The Politburo said there were “a lot of difficulties with certain enterprises and the emergence of risks accumulated over long periods of time.”
“We need to attach great importance to this situation and be more forward-looking to respond in a timely manner,” the statement said.
“We have to enhance reform and opening up to focus on core problems with targeted solutions … We must get our own things done and firmly seek high-quality growth.”
Officials have already tried a handful accommodative policies, ranging from tax cuts to regulatory support, rather than loading up the ole’ fiscal cannon as seen in prior slowdowns. Bloomberg notes that investors seem unpersuaded by the drip-feed approach with the yuan near decade lows and regional stock markets in correction territories to soon bear markets.
“Accepting slower growth has long been a challenge for Beijing, but now the rate of slowdown is firmly out of the comfort zone,” Katrina Ell, an economist at Moody’s Analytics in Sydney, told Bloomberg. “In recent years the balancing act has been addressing risks in the financial system against pressure to stabilize economic growth. It appears the latter is again more of a priority.”
“Manufacturing growth slowed to the lowest level in more than two years, and while economists had seen further tax cuts coming, few had predicted bigger stimulus for now. An export sub-gauge fell deeper into contraction territory, suggesting that an earlier export rush to beat US tariff deadlines will fade sharply.
The US is preparing to announce by early December tariffs on all remaining imports from China if talks next month between presidents Donald Trump and Xi Jinping fail to ease the trade war. An increase in the tariffs already in effect on US$200 billion of Chinese imports scheduled for January would provide a stiff test to many exporters and could quicken the shifting of global supply chains,” reported Bloomberg.
In the overnight session on Tuesday, a series of trade data releases suggested that the global economy was headed for economic turbulence in the coming months. Industrial output for September in South Korea and Japan missed estimates, as did third-quarter output in Taiwan.
“The spring of 2019 will be the real difficult time for China as multiple factors such as trade tension, slower sales of durable goods and the end of a property boom in lower-tier cities weigh on growth,” Lu Ting, chief China economist at Nomura International Ltd. in Hong Kong, said after the announcement. “It’ll be a test if China can sustain growth of around 6.5%. Policymakers are likely to further cut taxes and ease property purchase controls in bigger cities to lift the economy.”
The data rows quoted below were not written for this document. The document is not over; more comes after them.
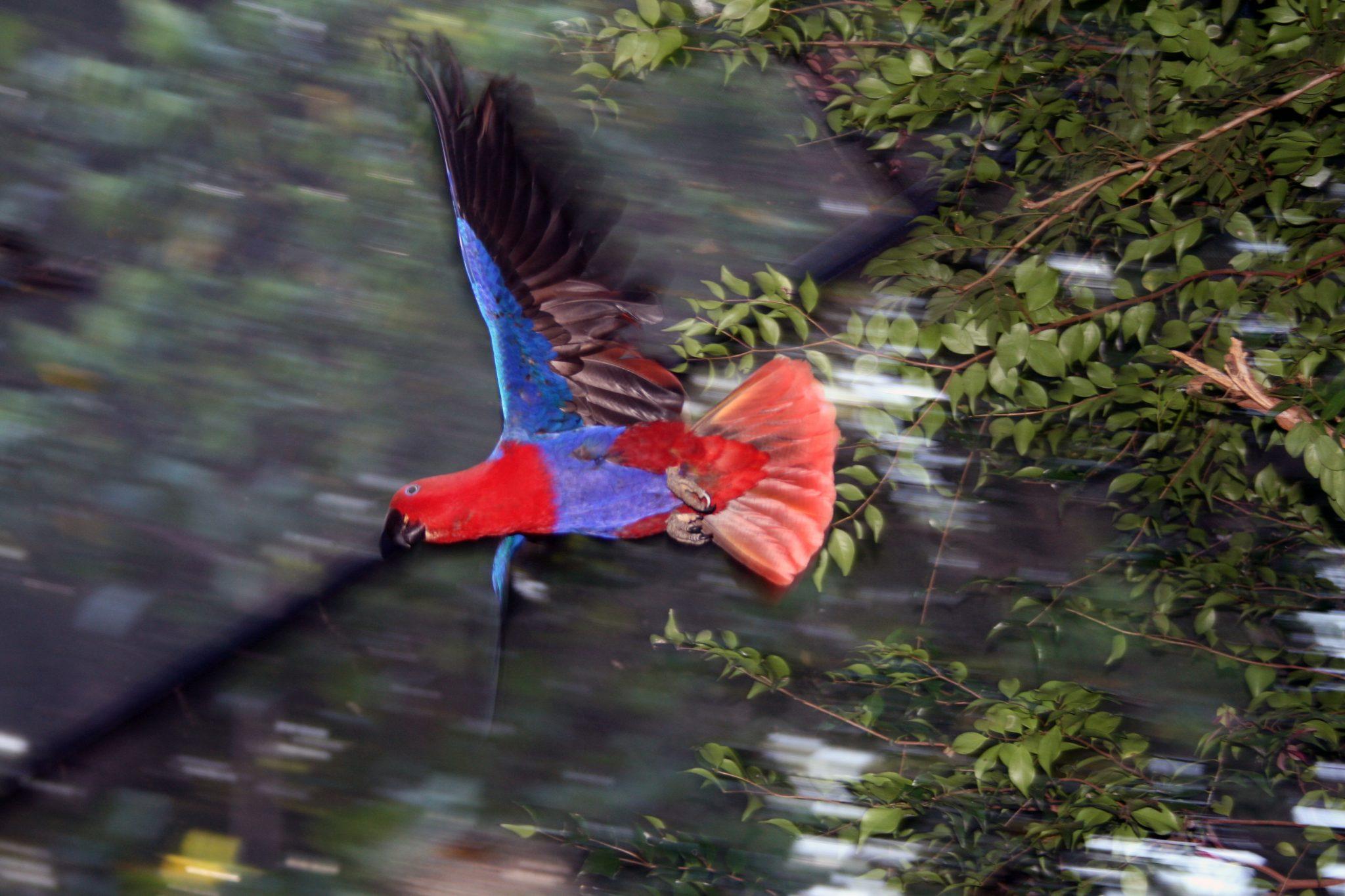 Eclectus Parrot 1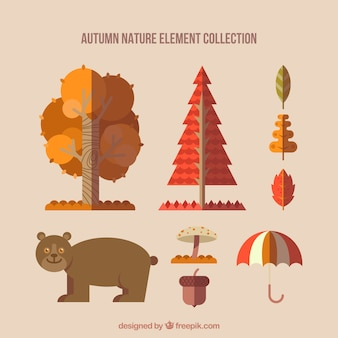 Happy bear with autumn items in flat style
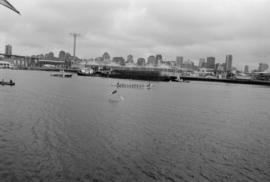 Dragon boats in False Creek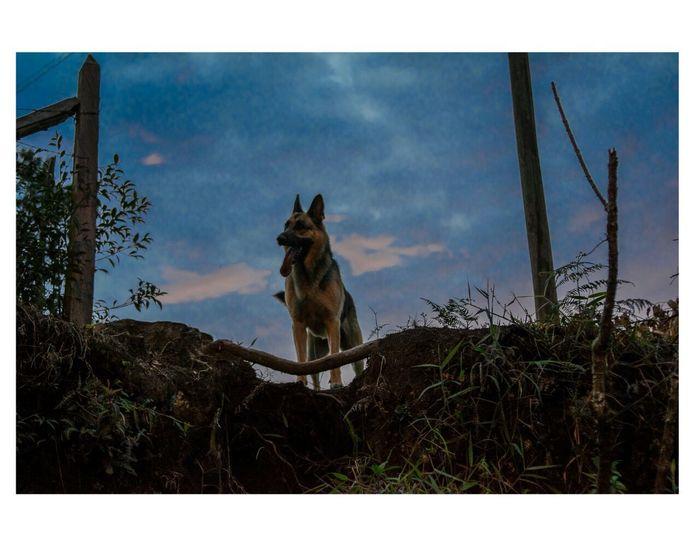 One Animal Animal Animal Themes Mammal German Shepherd Tree Outdoors Dog No People Sky Day Domestic Animals Pets Nature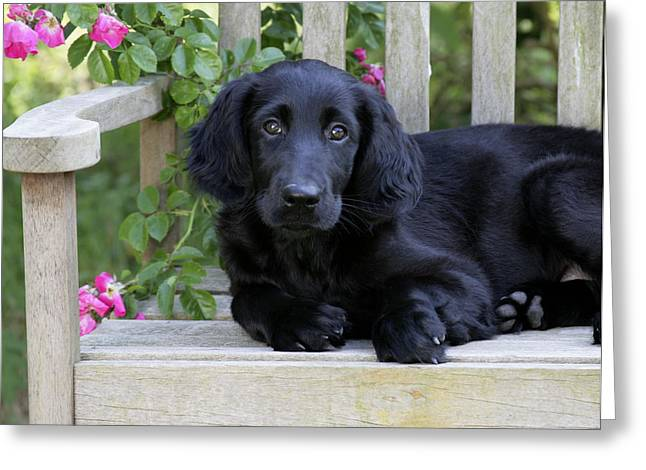 Breeds Greeting Cards - Flat-coated Retriever Puppy Greeting Card by John Daniels
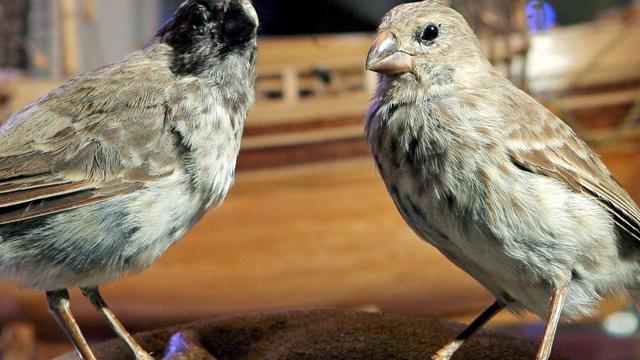 Darwinvinken met uitsterven bedreigd op Galapagoseilanden
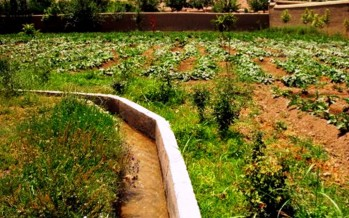 Efforts underway to standardize Afghanistan's fruits production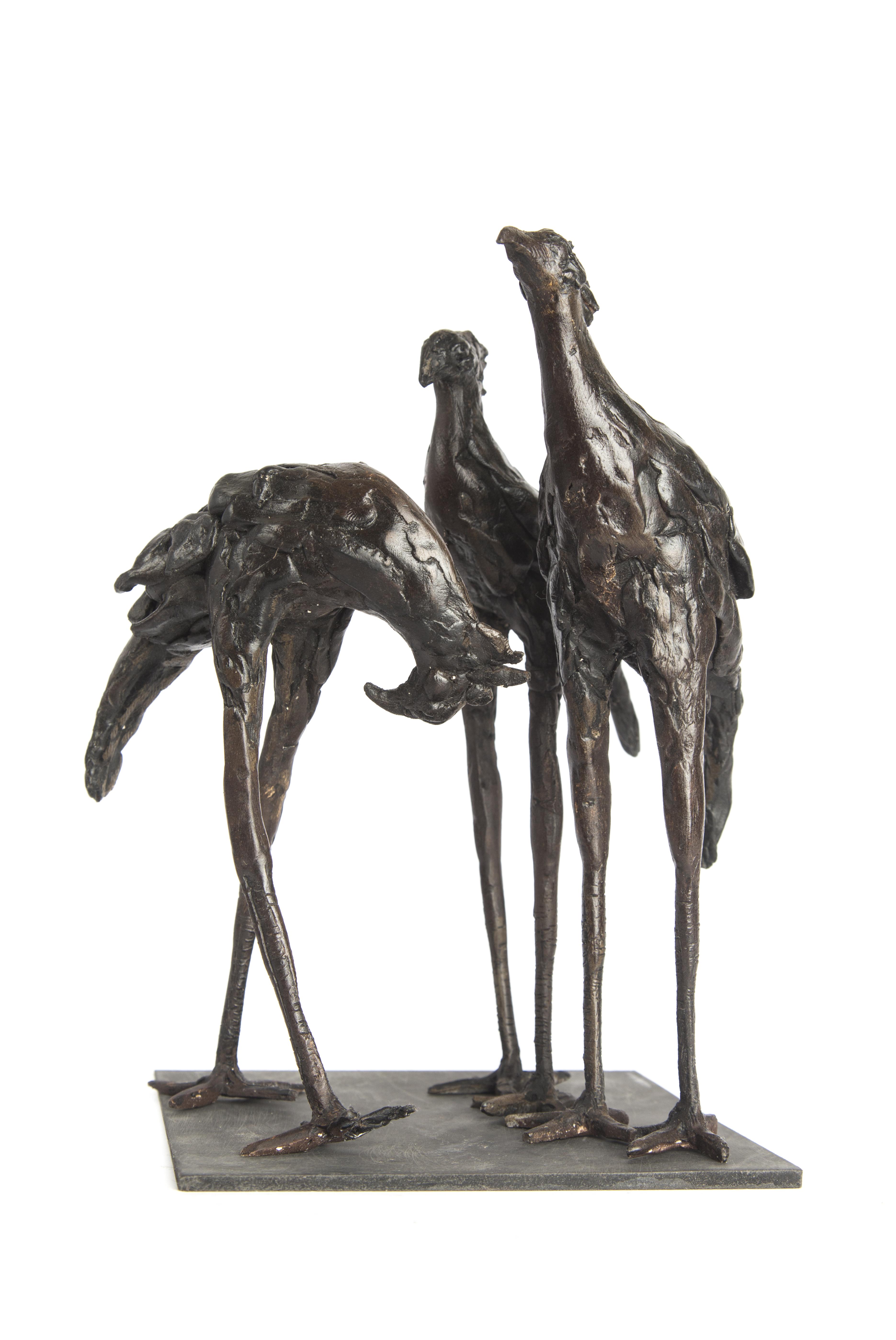 SERPENTAIRE / SECRETARY BIRD GROUP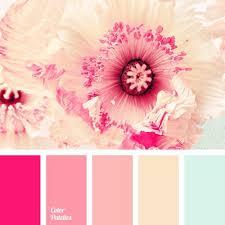 Pink Color Bedroom Design - the 25 best pink color combination ideas on pinterest pink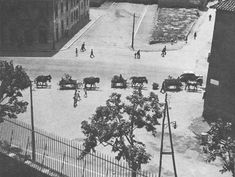 German troops withdrawing from Rome, Italy by horse-drawn carts, Jun 1944 - pin by Paolo Marzioli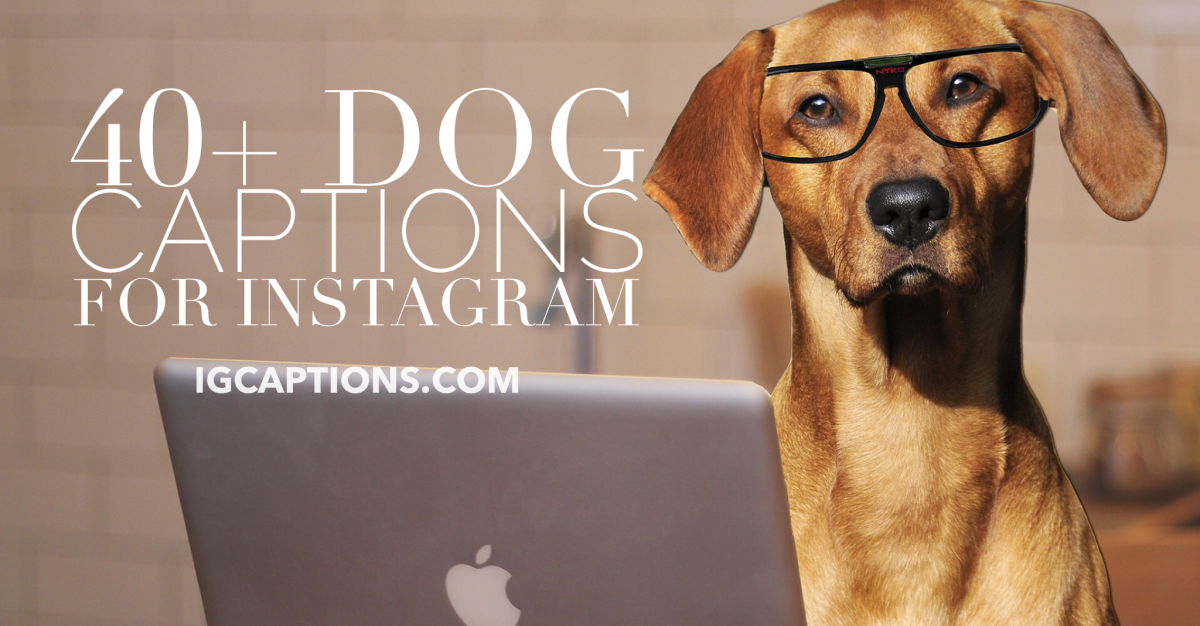 40 Dog Captions for Instagram Dog Lovers on Instagram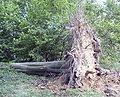Forêt de Soignes 03.JPG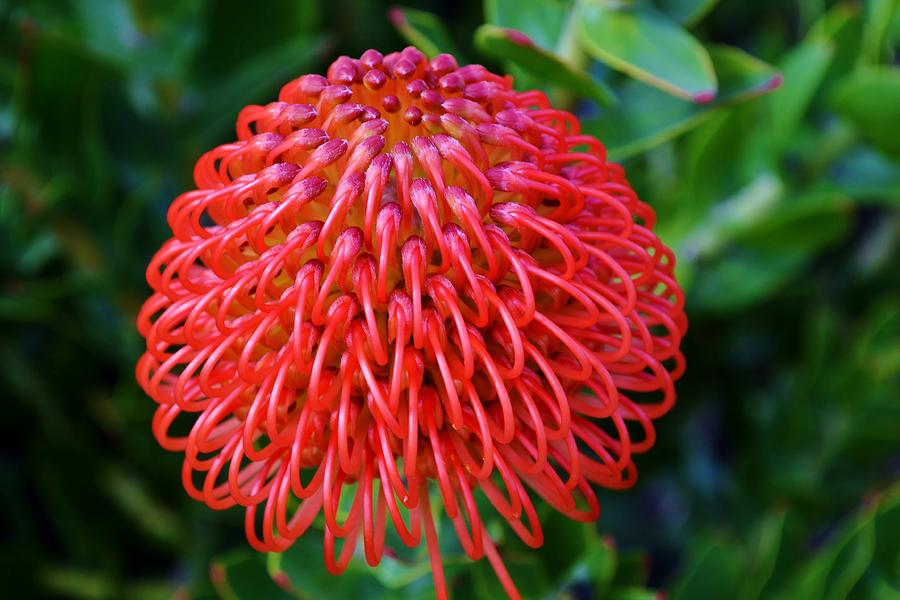 Pincushion Protea blossoms: Leucospermum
The government and central bank have introduced several stabilizing measures, adding to steps to boost liquidity in the financial system, tax deductions for households and targeted measures aimed at helping exporter. However, those countercyclical buffers have yet to have much effect.
George Magnus, an economist at Oxford University’s China Cent, told Bloomberg if the new stimulus measures accelerate China’s debt load, then the communist party could face backlash and have unintended consequences so late in the cycle.
“It was always the case that the acid test of the government’s resolve to deleverage would be its nerve if the economy started to falter,” he said. “Which it is.”
Next year could be rough for China as it now prepares for economic turmoil thanks to the trade war. As for the U.S., the reason is apparent why October was one of the worst selloffs in the stock market in quite some time: Wall Street finally figured out that after all the front-loading Trump’s economic miracle, global growth is about to drop off rather abruptly and usher in a possible worldwide recession.